Froelich takes a horseshoe and raises it to eye level, taking aim. A burst of laughter from the women reaches them, the steel horseshoe glints in Henry’s hand, sterling in the late summer sun like the wing of an aircraft, and Jack is suffused with happiness. Pure and untethered by any good reason, happiness born of this warm evening, the proximity of friends — brand-new yet so deeply familiar — the smell of grass and tobacco, the dying coals of the barbecue, the deep blue dome above, sunlight on silver in his neighbour’s hand.

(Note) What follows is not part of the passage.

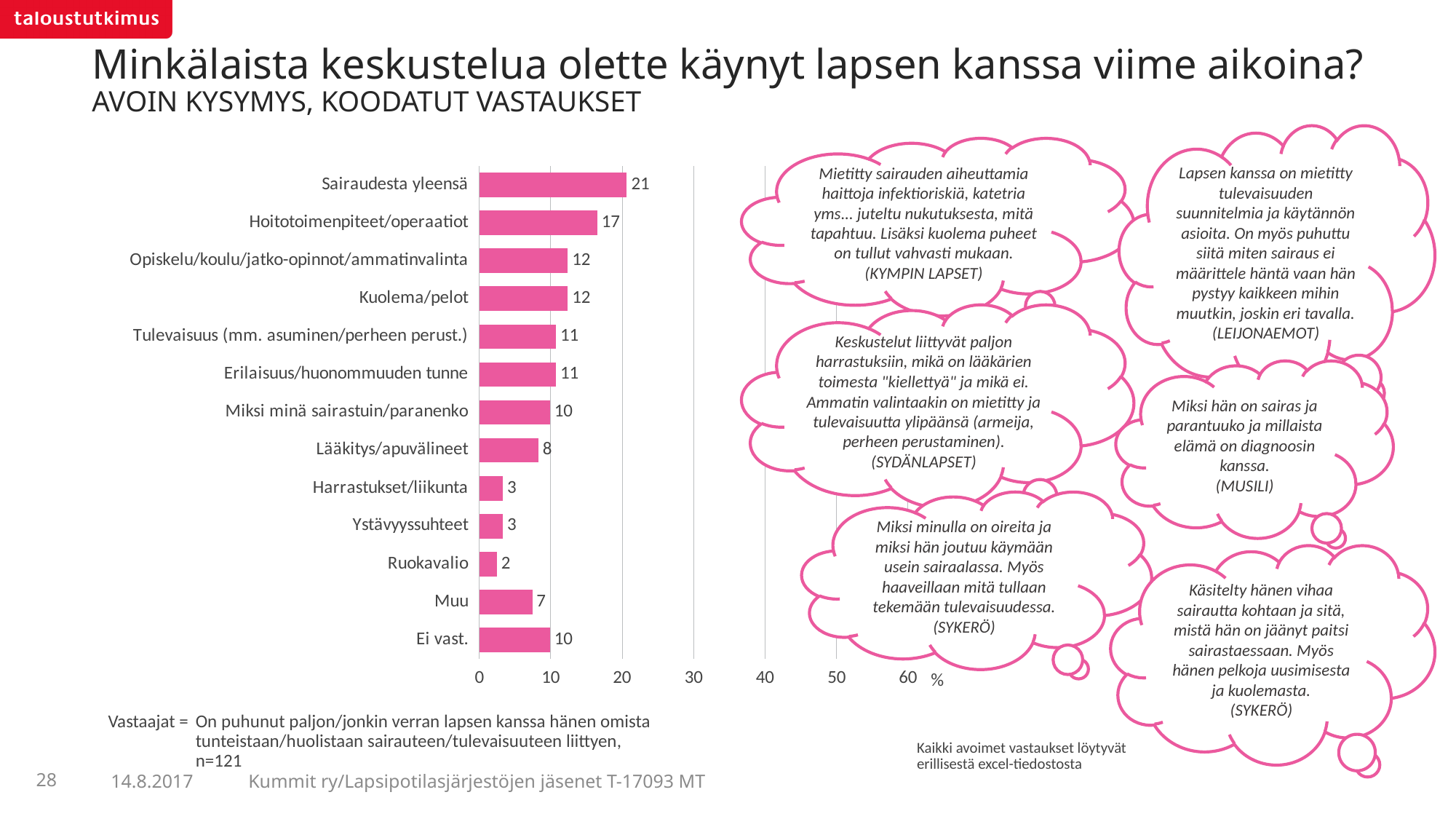
Which category has the lowest value? Ruokavalio How many categories are shown in the chart? 13 What is the value for Sairaudesta yleensä? 21 Which category has the highest value? Sairaudesta yleensä What is the value for Hoitotoimenpiteet/operaatiot? 17 What is the value for Ruokavalio? 2 What is the value for Lääkitys/apuvälineet? 8 What kind of chart is shown on the slide? bar chart Which is larger, Kuolema/pelot or Miksi minä sairastuin/paranenko? Kuolema/pelot Is the value for Sairaudesta yleensä greater or less than 20? greater What is the difference between Sairaudesta yleensä and Hoitotoimenpiteet/operaatiot? 4 What is the value for Ei vast.? 10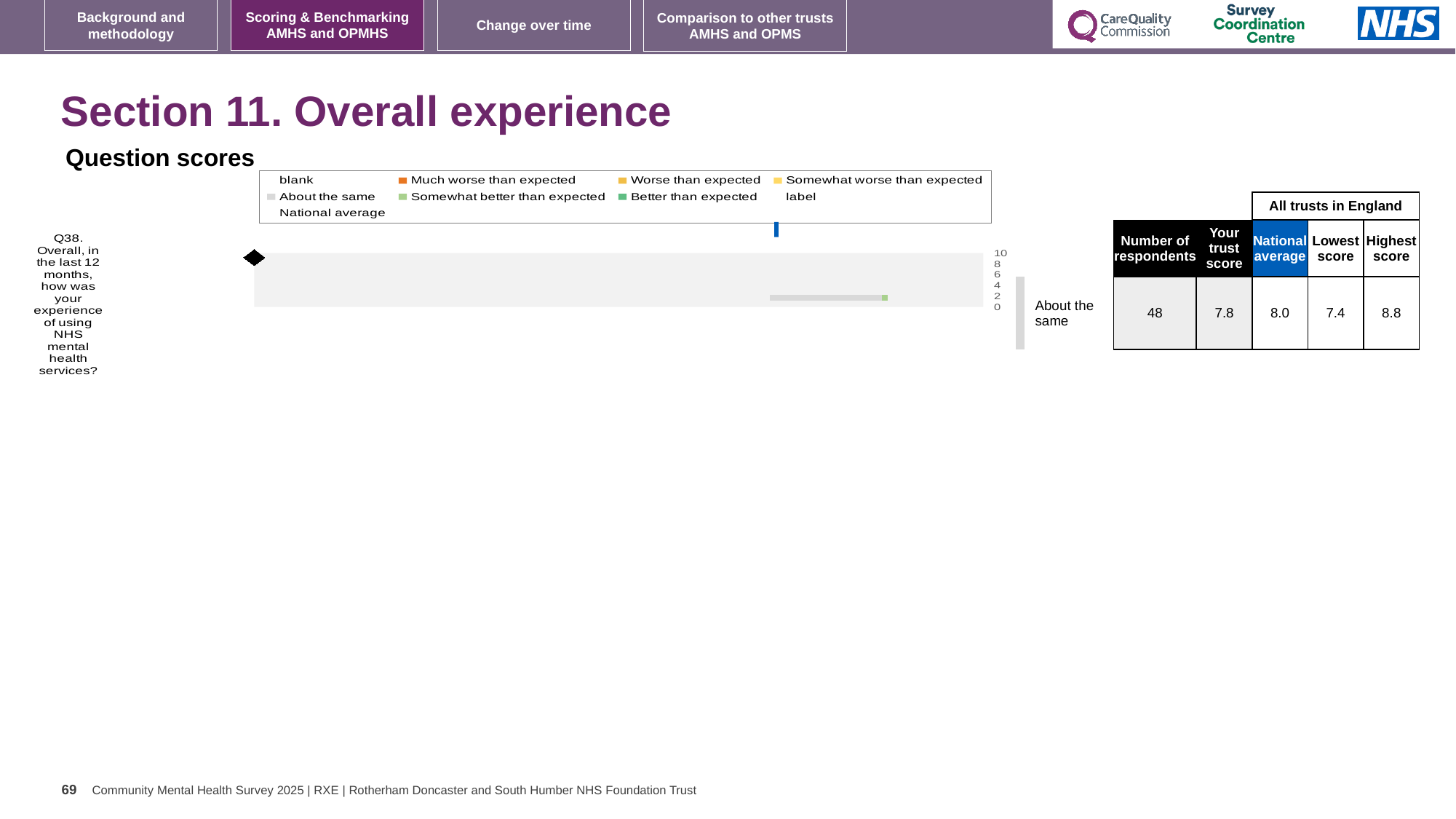
What is the difference between the highest and lowest scores among all trusts in England for Q38? 1.4 What is the trust's score for Q38 shown alongside the question scores chart? 7.8 How is the trust's Q38 score categorised relative to expectations in the question scores chart? About the same How many respondents answered Q38? 48 How many survey questions are plotted in the question scores chart? 1 What kind of chart is used to show the question scores on this slide? bar chart Which question is plotted in the question scores chart? Q38. Overall, in the last 12 months, how was your experience of using NHS mental health services? What is the national average score for Q38 shown alongside the question scores chart? 8.0 What is the lowest score among all trusts in England for Q38? 7.4 What is the difference between the national average and the trust's score for Q38? 0.2 What is the highest score among all trusts in England for Q38? 8.8 Is the trust's Q38 score higher or lower than the national average? lower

He blinks into the big sun over the horizon because tears have come to his eyes and, to his mind, the words of a poem he learned years ago.
Oh, I have slipped the surly bonds of earth
And danced the skies on laughter-silvered wings;
Sunward I’ve climbed and joined the tumbling mirth
Of sun-split clouds — done a hundred things
You have not dreamed of — wheeled and soared and swung
High in the sunlit silence. Hov’ring there
I’ve chased the shouting wind along and flung
My eager craft through footless halls of air.
Up, up the long delirious, burning blue
I’ve topped the wind-swept heights with easy grace,
Where never lark, or even eagle, flew;
And, while with silent, lifting mind I’ve trod
The high untrespassed sanctity of space,
Put out my hand and touched the face of God .
The young air force pilot who wrote the poem also had an accident while training, and never got to go operational. He was killed. Jack watches the horseshoe leave his neighbour’s hand.
QUICK, EVERYONE RUN to the schoolyard, there’s a guy down there with a motor scooter and he’s giving people rides!
This was the information picked up by kid radar that drew Madeleine and the others from the barbecue and the singsong, and sent them tearing down the street like wildlife from a burning forest. Before they could see it they heard the engine, revving like a souped-up lawn-mower. They cut through between the houses at the bottom of the street and into the freshly mown field toward the school, where a crowd had gathered. There must have been at least fifty kids of all ages, on bikes, trikes, wagons and on foot — and beyond them, zipping past, his head and shoulders visible above the throng, a dark-haired boy. A teenager.